### Text shown
▬▬▬▬▬▬

Neither side gave an official explanation for the army's request, but analysts were not surprised.

“Institutions are trying to bypass the banking system and the Lebanese pound,” said financial analyst Mike Azar.

“We have been moving to a cash economy for the last 18 months as the banking system remains insolvent. The currency crisis and multiple exchange rate system makes it challenging to do business in Lebanese pounds.”

Several exchange rates have co-existed in Lebanon since November 2019, when Lebanese banks severely restricted access to foreign currencies and banned transfers abroad, plunging the small Mediterranean country into its worst economic crisis yet.

The official peg of 1,507.5 Lebanese pounds to the dollar, in place since 1997, remains artificially in place.

But the market rate, which fluctuates daily, has reached nearly 13,000 Lebanese pounds to the greenback, causing inflation to rocket as importers buy products in cash, using dollars.
Shops, restaurants and hotels are increasingly adjusting their prices in Lebanese pounds to the market rate.

Day-to-day living is a challenge for the impoverished Lebanese, whose salaries have not followed the steep inflation curve.

Meanwhile, banks allow depositors to withdraw their dollars stuck in banks at the rate of 3,900 Lebanese pounds to the dollar.

Lebanon’s central bank chief Riad Salameh has repeatedly said that depositors’ money was safe and promised on Monday that small depositors would be able to access some of their dollars at the end of June.

But his claims have done little to boost confidence in Lebanese banks. In a report released on Monday, S&P Global said that bailing in depositors, for example, by paying them below-market exchange rates, or converting deposits into equity, seems likely.

▬▬▬▬▬▬

### Data shown

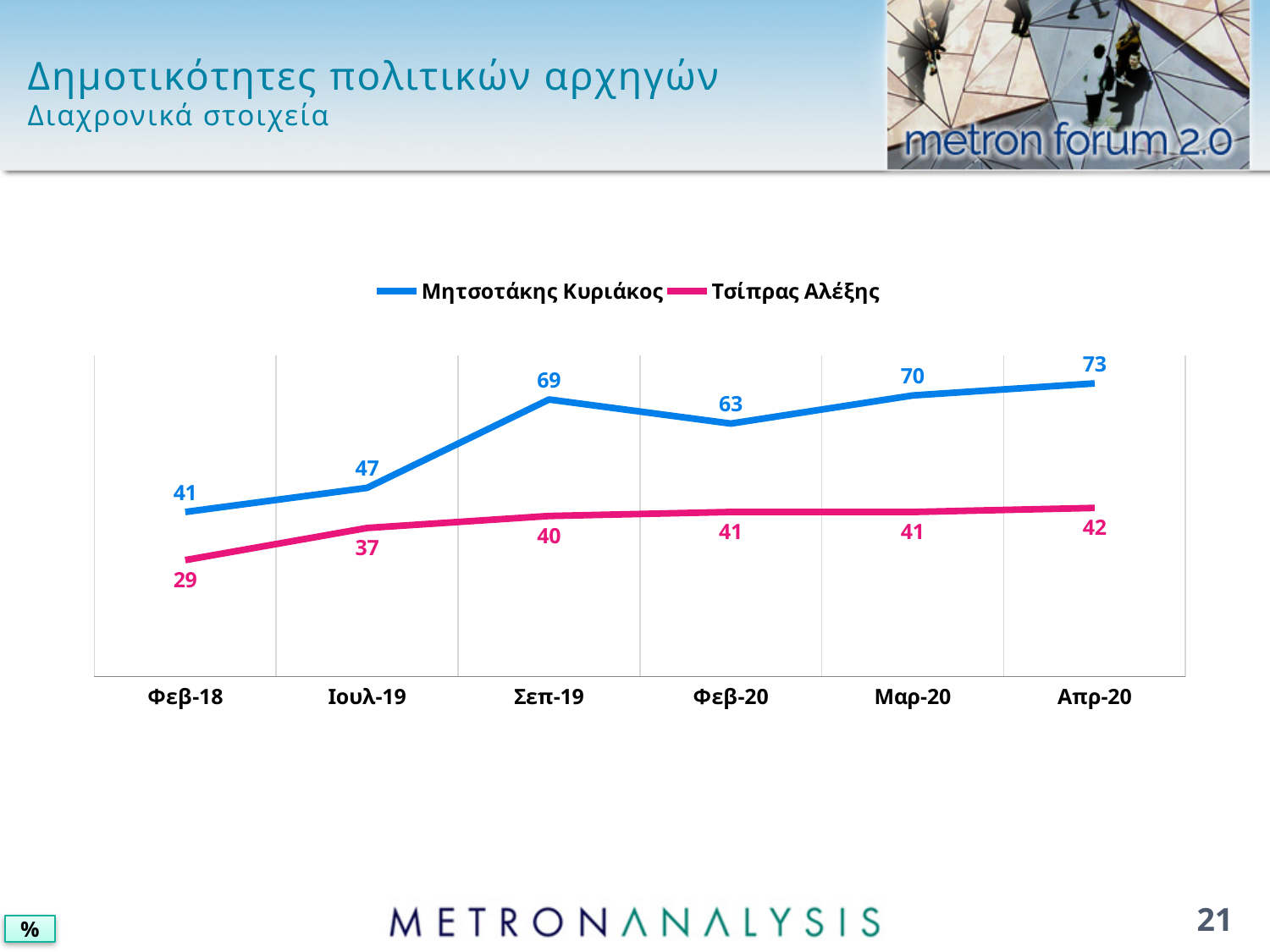
What is the value for Τσίπρας Αλέξης in Ιουλ-19? 37 What is the value for Τσίπρας Αλέξης in Φεβ-18? 29 In which period is the value for Μητσοτάκης Κυριάκος highest? Απρ-20 Which series has the higher value in Φεβ-20, Μητσοτάκης Κυριάκος or Τσίπρας Αλέξης? Μητσοτάκης Κυριάκος What is the value for Μητσοτάκης Κυριάκος in Απρ-20? 73 What kind of chart is shown on the slide? Line chart How many series does the legend list? 2 What is the difference between Μητσοτάκης Κυριάκος and Τσίπρας Αλέξης in Απρ-20? 31 What is the value for Μητσοτάκης Κυριάκος in Σεπ-19? 69 How many time periods are shown on the x axis? 6 In which period is the value for Τσίπρας Αλέξης lowest? Φεβ-18 Does the value for Τσίπρας Αλέξης rise or fall from Φεβ-18 to Απρ-20? Rise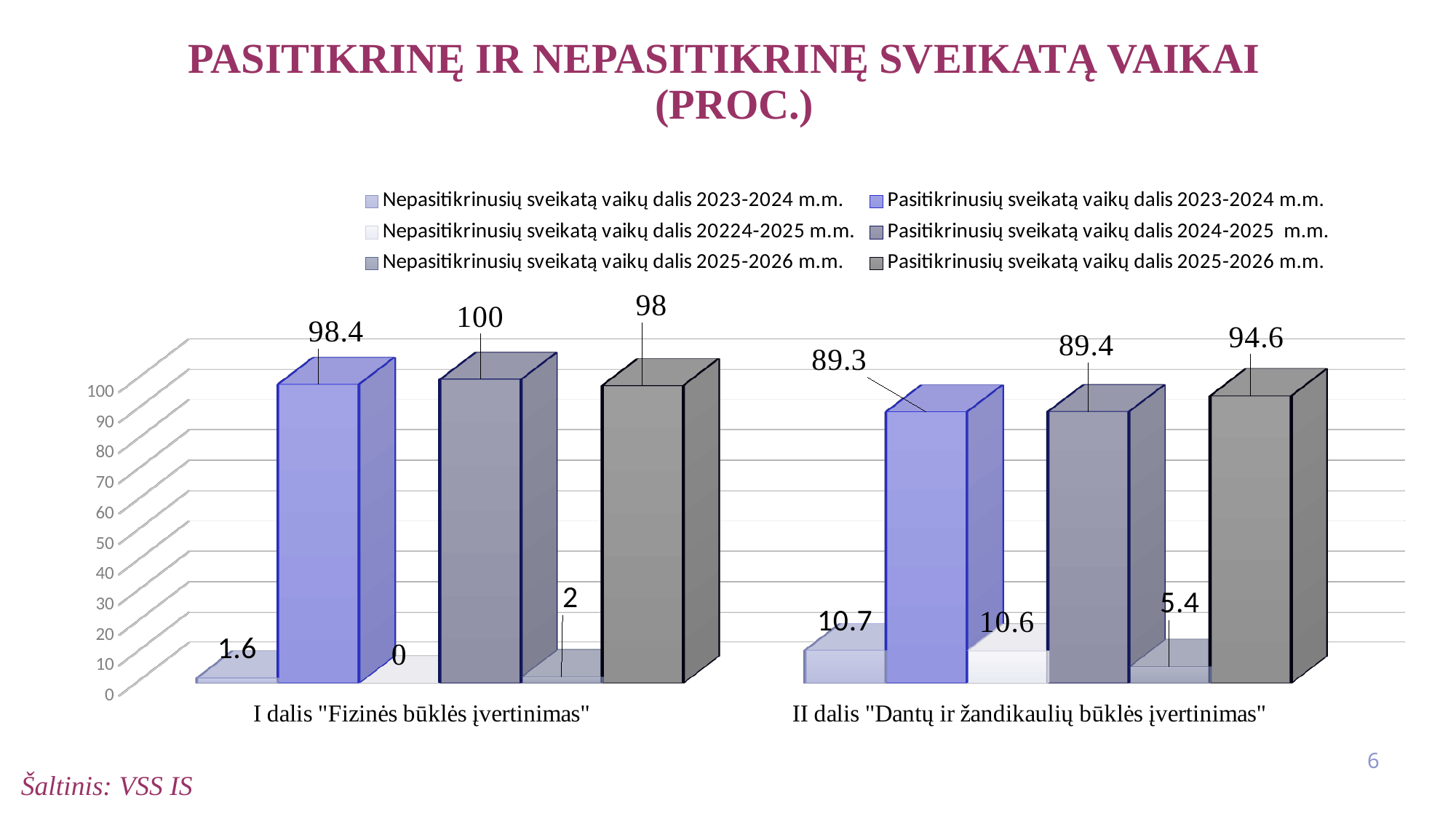
What is the value of "Pasitikrinusių sveikatą vaikų dalis 2025-2026 m.m." for II dalis "Dantų ir žandikaulių būklės įvertinimas"? 94.6 What is the value of "Nepasitikrinusių sveikatą vaikų dalis 2023-2024 m.m." for I dalis "Fizinės būklės įvertinimas"? 1.6 What is the value of "Pasitikrinusių sveikatą vaikų dalis 2023-2024 m.m." for I dalis "Fizinės būklės įvertinimas"? 98.4 What is the difference between the "Pasitikrinusių sveikatą vaikų dalis 2025-2026 m.m." values for I dalis and II dalis? 3.4 How many categories are shown on the x axis? 2 What is the title of the chart on the slide? PASITIKRINĘ IR NEPASITIKRINĘ SVEIKATĄ VAIKAI (PROC.) What type of chart is shown on the slide? bar chart What is the value of "Pasitikrinusių sveikatą vaikų dalis 2024-2025 m.m." for I dalis "Fizinės būklės įvertinimas"? 100 Which series has the highest value for I dalis "Fizinės būklės įvertinimas"? Pasitikrinusių sveikatą vaikų dalis 2024-2025 m.m. What is the value of "Nepasitikrinusių sveikatą vaikų dalis 2025-2026 m.m." for II dalis "Dantų ir žandikaulių būklės įvertinimas"? 5.4 Which is larger for II dalis "Dantų ir žandikaulių būklės įvertinimas": "Nepasitikrinusių sveikatą vaikų dalis 2023-2024 m.m." or "Nepasitikrinusių sveikatą vaikų dalis 2025-2026 m.m."? Nepasitikrinusių sveikatą vaikų dalis 2023-2024 m.m. How many series does the legend list? 6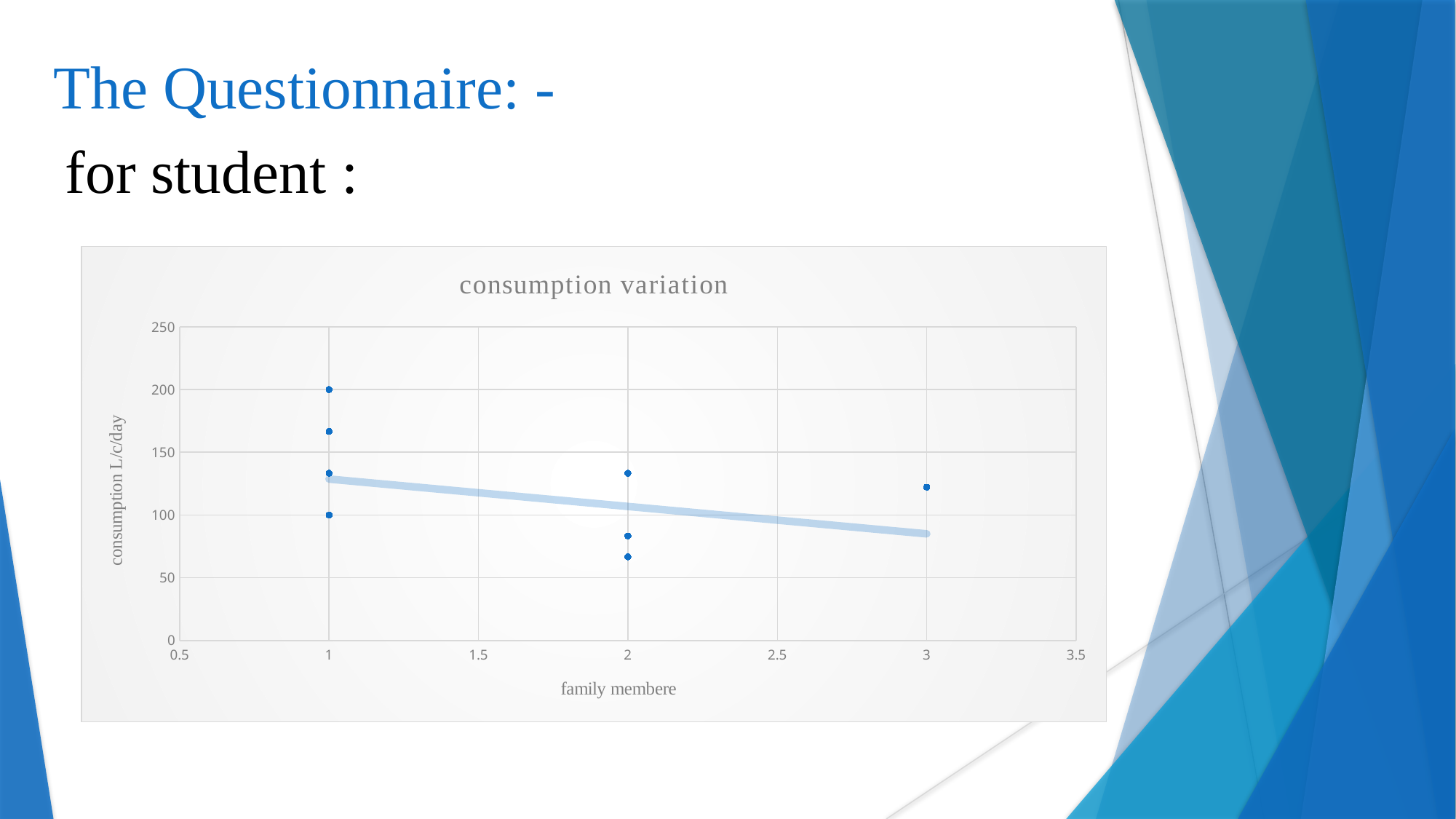
Which has the higher maximum plotted consumption value: 1 family member or 3 family members? 1 family member What is the highest consumption value plotted in the chart? 200 How many distinct family member values have data points plotted? 3 Does the trend line in the chart rise or fall as family members increase? fall Is the consumption value for 3 family members greater or less than 100? greater At which family member value is the highest consumption point plotted? 1 What kind of chart is shown on the slide? scatter chart Is the highest consumption value plotted for 2 family members greater or less than 150? less What is the label of the y axis of the chart? consumption L/c/day Is the lowest consumption value plotted for 2 family members greater or less than 100? less What is the title of the chart? consumption variation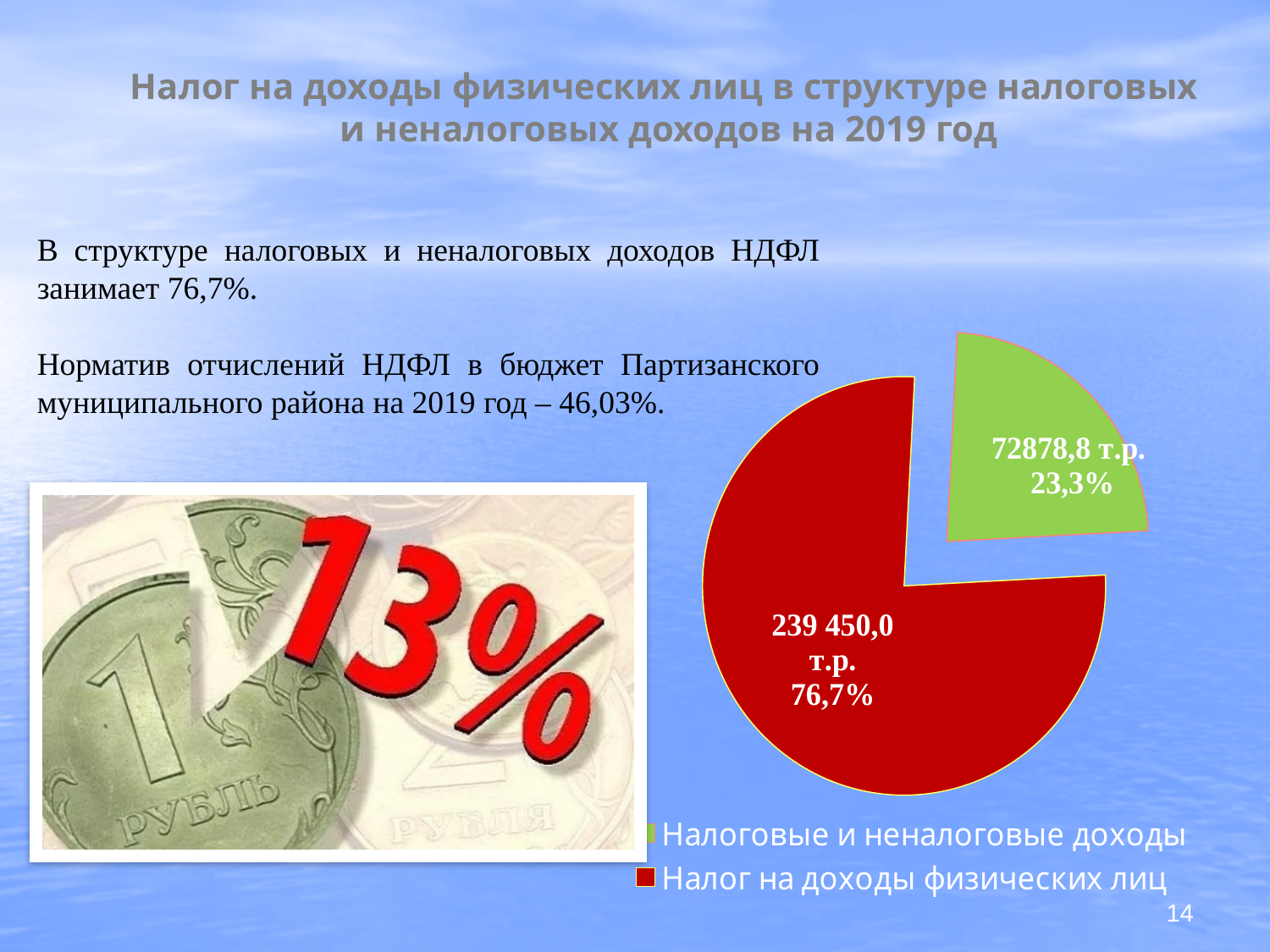
What share of the pie does the slice "Налог на доходы физических лиц" represent? 76,7% What is the difference in т.р. between the slice "Налог на доходы физических лиц" and the slice "Налоговые и неналоговые доходы"? 166 571,2 т.р. What share of the pie does the slice "Налоговые и неналоговые доходы" represent? 23,3% Which is larger: the slice "Налог на доходы физических лиц" or the slice "Налоговые и неналоговые доходы"? Налог на доходы физических лиц Which slice of the pie chart is the smallest? Налоговые и неналоговые доходы How many slices does the pie chart have? 2 Which slice of the pie chart is the largest? Налог на доходы физических лиц What value is shown for the slice "Налоговые и неналоговые доходы"? 72878,8 т.р. What colour is the slice "Налог на доходы физических лиц" in the pie chart? Red How many entries does the legend of the pie chart list? 2 What value is shown for the slice "Налог на доходы физических лиц"? 239 450,0 т.р. What kind of chart is shown on the slide? Pie chart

▬▬▬▬▬▬

### To do
1. In the Lebanon currency passage, copy the section from "Day-to-day living is" to "equity, seems likely." and replace "S&P Global" with "the ratings agency".
2. List every rate of Lebanese pounds to the dollar that the Lebanon currency passage gives, and say what each one is.
3. Continue the Lebanon currency passage from its last sentence.

### Answers for this exercise
1.
Day-to-day living is a challenge for the impoverished Lebanese, whose salaries have not followed the steep inflation curve.

Meanwhile, banks allow depositors to withdraw their dollars stuck in banks at the rate of 3,900 Lebanese pounds to the dollar.

Lebanon’s central bank chief Riad Salameh has repeatedly said that depositors’ money was safe and promised on Monday that small depositors would be able to access some of their dollars at the end of June.

But his claims have done little to boost confidence in Lebanese banks. In a report released on Monday, the ratings agency said that bailing in depositors, for example, by paying them below-market exchange rates, or converting deposits into equity, seems likely.

2.
- 1,507.5 Lebanese pounds to the dollar: the official peg, in place since 1997
- Nearly 13,000 Lebanese pounds to the dollar: the market rate, which fluctuates daily
- 3,900 Lebanese pounds to the dollar: the rate at which banks let depositors withdraw their dollars

3.
"The dollarisation of aid is an extreme and temporary solution that has only ever been implemented in countries like Zimbabwe in the past"

The World Bank struck a deal last year with Lebanese authorities to disburse its $246 million loan at the rate of 6,240 Lebanese pounds to the dollar. At the time, this rate was close to the market rate, which has since plummeted.

But the decision came under fire from civil society. They accused the World Bank of enriching the central bank. "The deal wasn't balanced any more," said a diplomat who closely followed the negotiations.

The source told The National that donors will continue disbursing aid in cash dollars, or in Lebanese pounds at the market rate – which is technically illegal but largely tolerated by local authorities – until the exchange rates are unified.

“The dollarisation of aid is an extreme and temporary solution that has only ever been implemented in countries like Zimbabwe in the past,” they said.

"The fundamental driver is to give aid that is fair to the people," the diplomat said.

“It’s not the rule, it’s not recommended, it’s done on an emergency basis and should not be done for ever,” said Jamal Saghir, distinguished fellow at the Institute of Financial Economics at the American University of Beirut.

"But keep in mind that what is happening to Lebanon is also rare. Lebanon's economy is now in a situation of sudden stop. It is facing multiple exchange rates and deep accumulation of interrelated political, social, economic, financial, and environmental crises, with no action from the government. So the international community is doing substitution work," he said.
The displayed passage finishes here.